Error Handling

From BrAPI-Wiki
Jump to navigation Jump to search

Error Handling

Following the RESTful architecture standard, most errors in BrAPI should be reported back to the client using the appropriate HTTP status code. The status codes that BrAPI officially supports are outlined below. Any response which has an error status code (4XX and 5XX) should have a plain text body with a reasonable error message which can be displayed to a user if necessary.

Code Description Use Case
200 OK Use code 200 for every successful JSON response. The 'status' array in a response metadata may contain addition logged errors as described below.
202 Accepted Use code 202 when a request has been received and "Accepted" by the server, but more processing time is needed before a complete response is ready. See BrAPI documentation on Search Services for more details on when to use this code.
400 Bad Request Use code 400 when there is something wrong with the request. This could be a problem with any of the query parameters or request body object.
  • Example: A malformed JSON object which does not match the expected schema
  • Example: A parameter is sent as a alphanumeric string but is expected to an integer
401 Unauthorized Use code 401 when the request does not pass authorization checks. This could be caused by a missing Authorization token header, if the token is expired, or can not be verified. 401 can be replaced by 403 if desired.
403 Forbidden Use code 403 when the user is not allowed to access the requested resource. This could be caused by a system level authorization error (as described by 401) or by a more granular user permission issue.
404 Not Found Most servers and libraries have automatic 404 errors built in for unknown paths tried against the server. Use 404 explicitly when there is a path parameter which can not be found. Most path parameters in BrAPI are DbIds of specific objects, so if a requested DbId doesn't exist in the database, return a 404.
500 Internal Server Error Status code 500 indicates that the server has malfunctioned in some way. Use 500 for all unexpected exceptions, code defects, or configuration issues. For security, it is a best practice to implement an explicit error handler which can hide the cause of the error from the client and return a generic error message.

When to use an ERROR in the 'status' array?

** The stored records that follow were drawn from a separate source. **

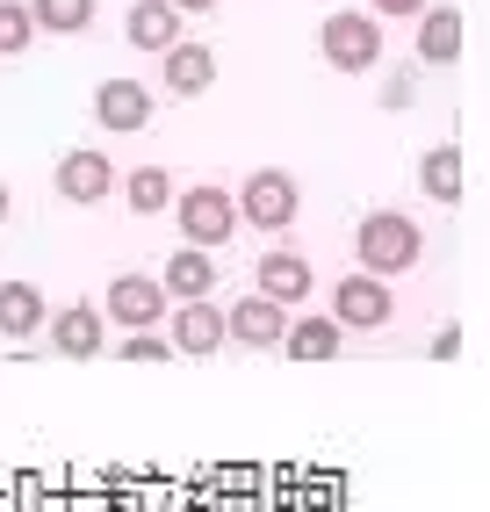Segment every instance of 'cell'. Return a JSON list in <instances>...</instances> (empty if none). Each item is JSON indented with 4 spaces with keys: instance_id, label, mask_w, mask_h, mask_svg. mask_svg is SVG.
I'll return each instance as SVG.
<instances>
[{
    "instance_id": "cell-1",
    "label": "cell",
    "mask_w": 490,
    "mask_h": 512,
    "mask_svg": "<svg viewBox=\"0 0 490 512\" xmlns=\"http://www.w3.org/2000/svg\"><path fill=\"white\" fill-rule=\"evenodd\" d=\"M354 253H361V275H404V267H418V253H426V231L404 210H375L354 231Z\"/></svg>"
},
{
    "instance_id": "cell-4",
    "label": "cell",
    "mask_w": 490,
    "mask_h": 512,
    "mask_svg": "<svg viewBox=\"0 0 490 512\" xmlns=\"http://www.w3.org/2000/svg\"><path fill=\"white\" fill-rule=\"evenodd\" d=\"M173 217H181V238L188 246H224V238L238 231V202H231V188H188V195H173Z\"/></svg>"
},
{
    "instance_id": "cell-5",
    "label": "cell",
    "mask_w": 490,
    "mask_h": 512,
    "mask_svg": "<svg viewBox=\"0 0 490 512\" xmlns=\"http://www.w3.org/2000/svg\"><path fill=\"white\" fill-rule=\"evenodd\" d=\"M332 325L339 332H375L390 325V289H382V275H346L332 289Z\"/></svg>"
},
{
    "instance_id": "cell-20",
    "label": "cell",
    "mask_w": 490,
    "mask_h": 512,
    "mask_svg": "<svg viewBox=\"0 0 490 512\" xmlns=\"http://www.w3.org/2000/svg\"><path fill=\"white\" fill-rule=\"evenodd\" d=\"M29 22L51 29V37H80L94 22V0H29Z\"/></svg>"
},
{
    "instance_id": "cell-12",
    "label": "cell",
    "mask_w": 490,
    "mask_h": 512,
    "mask_svg": "<svg viewBox=\"0 0 490 512\" xmlns=\"http://www.w3.org/2000/svg\"><path fill=\"white\" fill-rule=\"evenodd\" d=\"M123 37L137 51H173V44H181V8H166V0H130Z\"/></svg>"
},
{
    "instance_id": "cell-7",
    "label": "cell",
    "mask_w": 490,
    "mask_h": 512,
    "mask_svg": "<svg viewBox=\"0 0 490 512\" xmlns=\"http://www.w3.org/2000/svg\"><path fill=\"white\" fill-rule=\"evenodd\" d=\"M166 347H173V354H217V347H224V311H217L209 296L173 303V311H166Z\"/></svg>"
},
{
    "instance_id": "cell-2",
    "label": "cell",
    "mask_w": 490,
    "mask_h": 512,
    "mask_svg": "<svg viewBox=\"0 0 490 512\" xmlns=\"http://www.w3.org/2000/svg\"><path fill=\"white\" fill-rule=\"evenodd\" d=\"M231 202H238V217H245V224H260V231H289L296 210H303V188H296V174H282V166H260V174H245V188H238Z\"/></svg>"
},
{
    "instance_id": "cell-21",
    "label": "cell",
    "mask_w": 490,
    "mask_h": 512,
    "mask_svg": "<svg viewBox=\"0 0 490 512\" xmlns=\"http://www.w3.org/2000/svg\"><path fill=\"white\" fill-rule=\"evenodd\" d=\"M166 202H173V174H166V166H137V174H130V210L152 217V210H166Z\"/></svg>"
},
{
    "instance_id": "cell-23",
    "label": "cell",
    "mask_w": 490,
    "mask_h": 512,
    "mask_svg": "<svg viewBox=\"0 0 490 512\" xmlns=\"http://www.w3.org/2000/svg\"><path fill=\"white\" fill-rule=\"evenodd\" d=\"M123 361H173V347H166L159 332H130L123 339Z\"/></svg>"
},
{
    "instance_id": "cell-10",
    "label": "cell",
    "mask_w": 490,
    "mask_h": 512,
    "mask_svg": "<svg viewBox=\"0 0 490 512\" xmlns=\"http://www.w3.org/2000/svg\"><path fill=\"white\" fill-rule=\"evenodd\" d=\"M94 123L101 130H145L152 123V94L137 80H101L94 87Z\"/></svg>"
},
{
    "instance_id": "cell-17",
    "label": "cell",
    "mask_w": 490,
    "mask_h": 512,
    "mask_svg": "<svg viewBox=\"0 0 490 512\" xmlns=\"http://www.w3.org/2000/svg\"><path fill=\"white\" fill-rule=\"evenodd\" d=\"M346 347V332L332 325V318H296V325H282V354L289 361H332Z\"/></svg>"
},
{
    "instance_id": "cell-8",
    "label": "cell",
    "mask_w": 490,
    "mask_h": 512,
    "mask_svg": "<svg viewBox=\"0 0 490 512\" xmlns=\"http://www.w3.org/2000/svg\"><path fill=\"white\" fill-rule=\"evenodd\" d=\"M282 325H289V311L267 296H238L224 311V339H238V347H282Z\"/></svg>"
},
{
    "instance_id": "cell-6",
    "label": "cell",
    "mask_w": 490,
    "mask_h": 512,
    "mask_svg": "<svg viewBox=\"0 0 490 512\" xmlns=\"http://www.w3.org/2000/svg\"><path fill=\"white\" fill-rule=\"evenodd\" d=\"M101 318H116L123 332H152L166 318V289L152 275H116L109 282V303H101Z\"/></svg>"
},
{
    "instance_id": "cell-25",
    "label": "cell",
    "mask_w": 490,
    "mask_h": 512,
    "mask_svg": "<svg viewBox=\"0 0 490 512\" xmlns=\"http://www.w3.org/2000/svg\"><path fill=\"white\" fill-rule=\"evenodd\" d=\"M368 8H375V22H382V15H418L426 0H368Z\"/></svg>"
},
{
    "instance_id": "cell-18",
    "label": "cell",
    "mask_w": 490,
    "mask_h": 512,
    "mask_svg": "<svg viewBox=\"0 0 490 512\" xmlns=\"http://www.w3.org/2000/svg\"><path fill=\"white\" fill-rule=\"evenodd\" d=\"M418 58L426 65L462 58V8H426V22H418Z\"/></svg>"
},
{
    "instance_id": "cell-19",
    "label": "cell",
    "mask_w": 490,
    "mask_h": 512,
    "mask_svg": "<svg viewBox=\"0 0 490 512\" xmlns=\"http://www.w3.org/2000/svg\"><path fill=\"white\" fill-rule=\"evenodd\" d=\"M418 181H426L433 202H462V152H454V145H433L426 166H418Z\"/></svg>"
},
{
    "instance_id": "cell-24",
    "label": "cell",
    "mask_w": 490,
    "mask_h": 512,
    "mask_svg": "<svg viewBox=\"0 0 490 512\" xmlns=\"http://www.w3.org/2000/svg\"><path fill=\"white\" fill-rule=\"evenodd\" d=\"M433 354H440V361L462 354V325H440V332H433Z\"/></svg>"
},
{
    "instance_id": "cell-27",
    "label": "cell",
    "mask_w": 490,
    "mask_h": 512,
    "mask_svg": "<svg viewBox=\"0 0 490 512\" xmlns=\"http://www.w3.org/2000/svg\"><path fill=\"white\" fill-rule=\"evenodd\" d=\"M0 224H8V188H0Z\"/></svg>"
},
{
    "instance_id": "cell-9",
    "label": "cell",
    "mask_w": 490,
    "mask_h": 512,
    "mask_svg": "<svg viewBox=\"0 0 490 512\" xmlns=\"http://www.w3.org/2000/svg\"><path fill=\"white\" fill-rule=\"evenodd\" d=\"M44 332H51V354H65V361H94L101 354V311L94 303H65L58 318H44Z\"/></svg>"
},
{
    "instance_id": "cell-26",
    "label": "cell",
    "mask_w": 490,
    "mask_h": 512,
    "mask_svg": "<svg viewBox=\"0 0 490 512\" xmlns=\"http://www.w3.org/2000/svg\"><path fill=\"white\" fill-rule=\"evenodd\" d=\"M166 8H181V15H209L217 0H166Z\"/></svg>"
},
{
    "instance_id": "cell-3",
    "label": "cell",
    "mask_w": 490,
    "mask_h": 512,
    "mask_svg": "<svg viewBox=\"0 0 490 512\" xmlns=\"http://www.w3.org/2000/svg\"><path fill=\"white\" fill-rule=\"evenodd\" d=\"M318 44H325V58L339 73H368V65H382V22L361 15V8H339V15H325Z\"/></svg>"
},
{
    "instance_id": "cell-22",
    "label": "cell",
    "mask_w": 490,
    "mask_h": 512,
    "mask_svg": "<svg viewBox=\"0 0 490 512\" xmlns=\"http://www.w3.org/2000/svg\"><path fill=\"white\" fill-rule=\"evenodd\" d=\"M29 37H37V22H29L22 0H0V58H22Z\"/></svg>"
},
{
    "instance_id": "cell-11",
    "label": "cell",
    "mask_w": 490,
    "mask_h": 512,
    "mask_svg": "<svg viewBox=\"0 0 490 512\" xmlns=\"http://www.w3.org/2000/svg\"><path fill=\"white\" fill-rule=\"evenodd\" d=\"M51 181H58V195H65V202H101V195L116 188V166L101 159V152H87V145H80V152H65V159H58V174H51Z\"/></svg>"
},
{
    "instance_id": "cell-16",
    "label": "cell",
    "mask_w": 490,
    "mask_h": 512,
    "mask_svg": "<svg viewBox=\"0 0 490 512\" xmlns=\"http://www.w3.org/2000/svg\"><path fill=\"white\" fill-rule=\"evenodd\" d=\"M44 289L37 282H0V332L8 339H29V332H44Z\"/></svg>"
},
{
    "instance_id": "cell-14",
    "label": "cell",
    "mask_w": 490,
    "mask_h": 512,
    "mask_svg": "<svg viewBox=\"0 0 490 512\" xmlns=\"http://www.w3.org/2000/svg\"><path fill=\"white\" fill-rule=\"evenodd\" d=\"M166 58V87L173 94H209V80H217V51H209V44H173V51H159Z\"/></svg>"
},
{
    "instance_id": "cell-15",
    "label": "cell",
    "mask_w": 490,
    "mask_h": 512,
    "mask_svg": "<svg viewBox=\"0 0 490 512\" xmlns=\"http://www.w3.org/2000/svg\"><path fill=\"white\" fill-rule=\"evenodd\" d=\"M159 289H166V296H181V303H195V296H209V289H217V260H209L202 246H181V253L166 260Z\"/></svg>"
},
{
    "instance_id": "cell-13",
    "label": "cell",
    "mask_w": 490,
    "mask_h": 512,
    "mask_svg": "<svg viewBox=\"0 0 490 512\" xmlns=\"http://www.w3.org/2000/svg\"><path fill=\"white\" fill-rule=\"evenodd\" d=\"M253 296L282 303V311H289V303H303V296H310V260L289 253V246H274V253L260 260V289H253Z\"/></svg>"
}]
</instances>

As of BrAPI v1.3, the 'status' array in the response metadata is reserved for sending additional logging messages from the server to the client. These status messages may contain "ERROR" logs, but they should not supersede HTTP status codes or be relied upon for critical error handling. For most errors, it is a best practice to use the appropriate HTTP status code. However, there are a few cases where it is acceptable to return an error message to a user via the "status" array in the return objects metadata. Generally, this is acceptable when the request is valid, but the server has determined the response is not what the user is intending. Another way to think about this is the difference between errors intended for a developer vs errors intended for an end user. HTTP status code errors should be primarily directed at developers building a tool, but status error log messages should be directed at the user of a system.

For example, making the request `GET /trials?locationDbId=abc123`. If there are no locations with the DbId of "abc123", then the server will not be able to find any trials which have that locationDbId. This is a valid request, and an empty "data" array is the correct response, but it would be nice to notify the user that they will never find any trials with this locationDbId.

Another example, making the request `GET /studies?studyType=Genotyping`. If the database does not contain any information about study types, then it is important to notify the user that the study type query parameter will be ignored.